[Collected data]
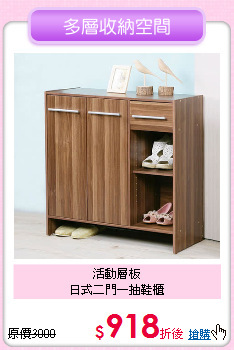 活動層板<br>
日式二門一抽鞋櫃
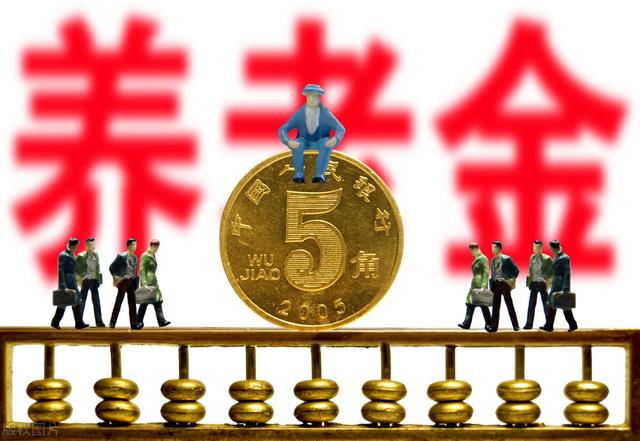 2021年养老金上调后，退休老人每月养老金3200元，算是什么水平？插图6
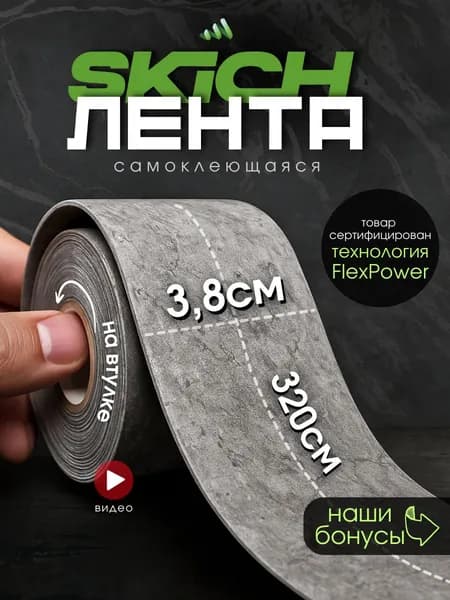 Skich Бордюрная лента 38 мм 3.26 м, 1 шт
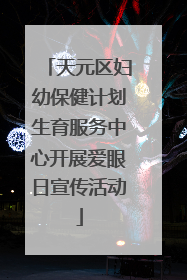 天元区妇幼保健计划生育服务中心开展爱眼日宣传活动
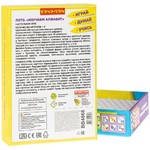 Настольная игра ЛОТО "ИЗУЧАЕМ АЛФАВИТ" Играй Думай Учись Bondibon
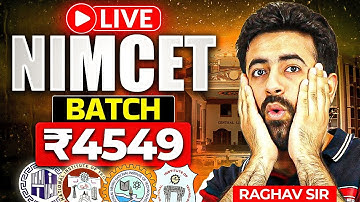 NIMCET 2026 | How To Prepare NIMCET 2026? | Big Update For NIMCET 2026 Batch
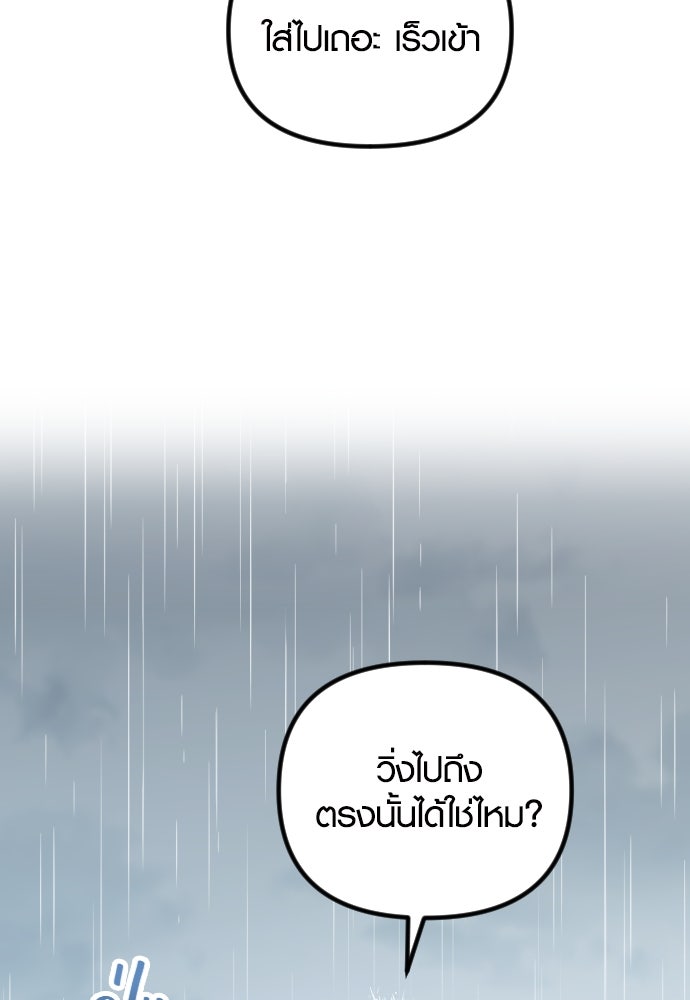 รักกันคนละครึ่งทาง - หน้า 49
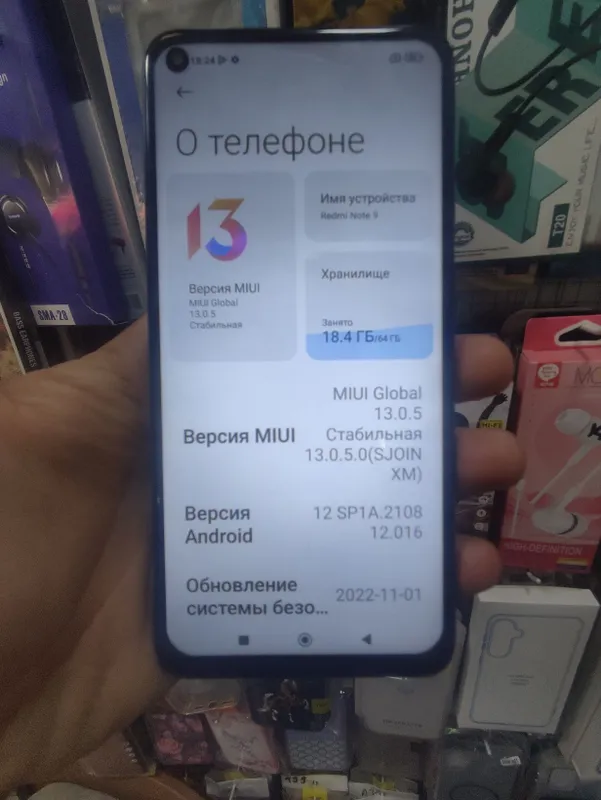 Redmi not9 xotira 64 1 Redmi not9 xotira 64 1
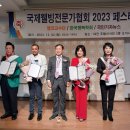 국민웰빙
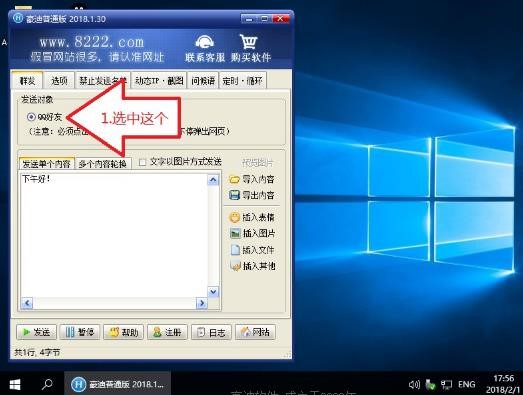 豪迪qq群发器如何好友群发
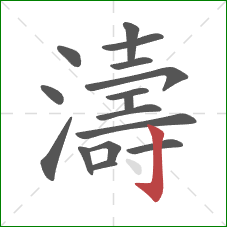 濤的笔顺第16画：竖钩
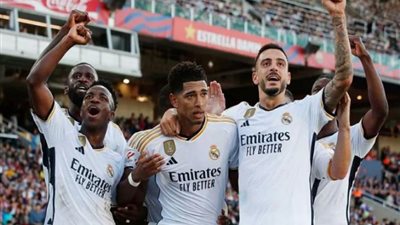 قائمة ريال مدريد لمواجهة غرناطة فى الدوري الإسباني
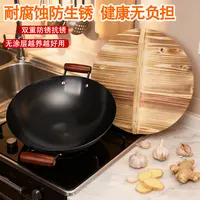 紫泉铁铺双耳精铁锅炒锅炖菜用大铁锅紫泉正品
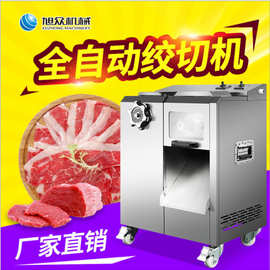 小型商用厨房绞切机 全自动鲜肉切片机 切丝绞肉沫机器多少钱一台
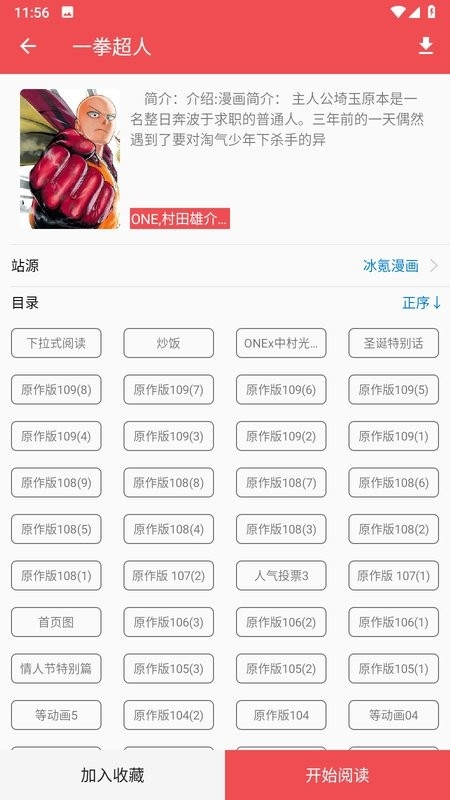 火漫社app官方版下载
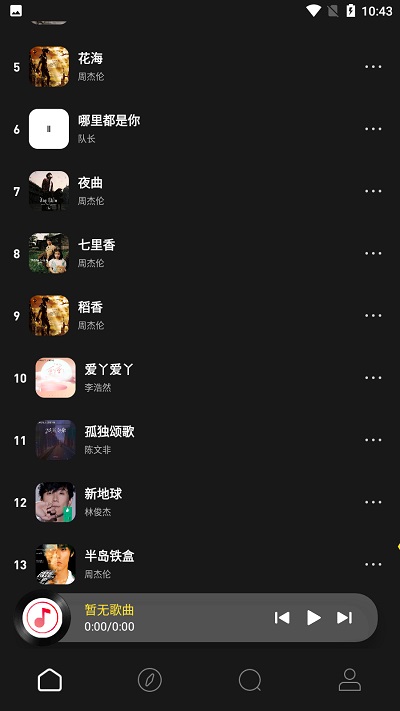 灰熊音乐app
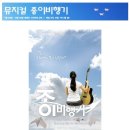 종이비행기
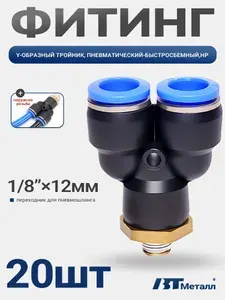 20шт-Фитинг тройник Y-образный пневматический, наружная резьба 1/8", пластиковый/латунный корпус, для трубок 12мм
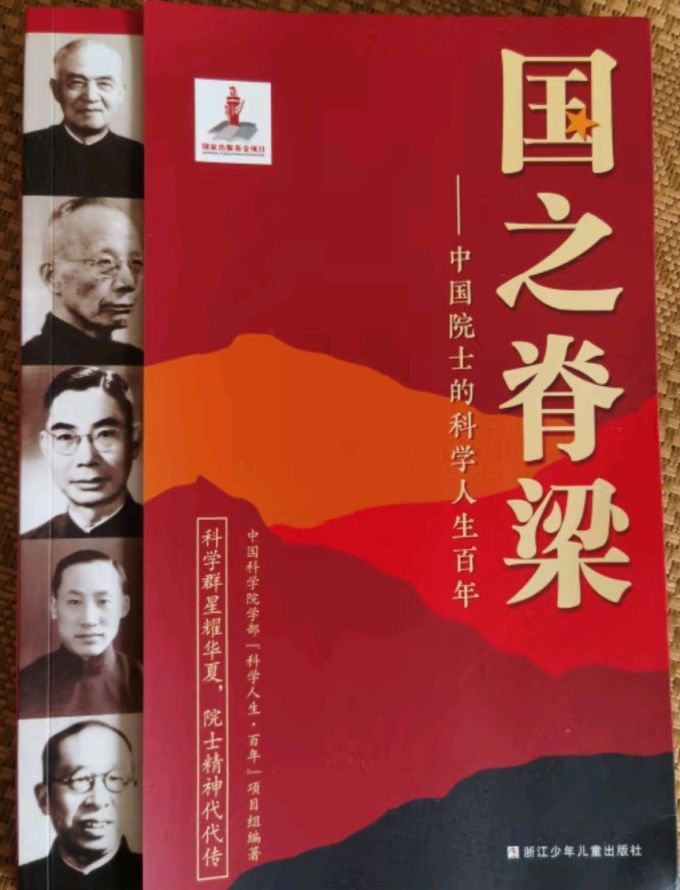 浙江少年儿童出版社纪实文学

# WHAT YOU HAVE TO DO:
Write the data above out exactly. Leave out any pictures.

# EXERCISE OUTPUT:
 活動層板<br>
日式二門一抽鞋櫃
 2021年养老金上调后，退休老人每月养老金3200元，算是什么水平？插图6
 Skich Бордюрная лента 38 мм 3.26 м, 1 шт
 天元区妇幼保健计划生育服务中心开展爱眼日宣传活动
 Настольная игра ЛОТО "ИЗУЧАЕМ АЛФАВИТ" Играй Думай Учись Bondibon
 NIMCET 2026 | How To Prepare NIMCET 2026? | Big Update For NIMCET 2026 Batch
 รักกันคนละครึ่งทาง - หน้า 49
 Redmi not9 xotira 64 1 Redmi not9 xotira 64 1
 국민웰빙
 豪迪qq群发器如何好友群发
 濤的笔顺第16画：竖钩
 قائمة ريال مدريد لمواجهة غرناطة فى الدوري الإسباني
 紫泉铁铺双耳精铁锅炒锅炖菜用大铁锅紫泉正品
 小型商用厨房绞切机 全自动鲜肉切片机 切丝绞肉沫机器多少钱一台
 火漫社app官方版下载
 灰熊音乐app
 종이비행기
 20шт-Фитинг тройник Y-образный пневматический, наружная резьба 1/8", пластиковый/латунный корпус, для трубок 12мм
 浙江少年儿童出版社纪实文学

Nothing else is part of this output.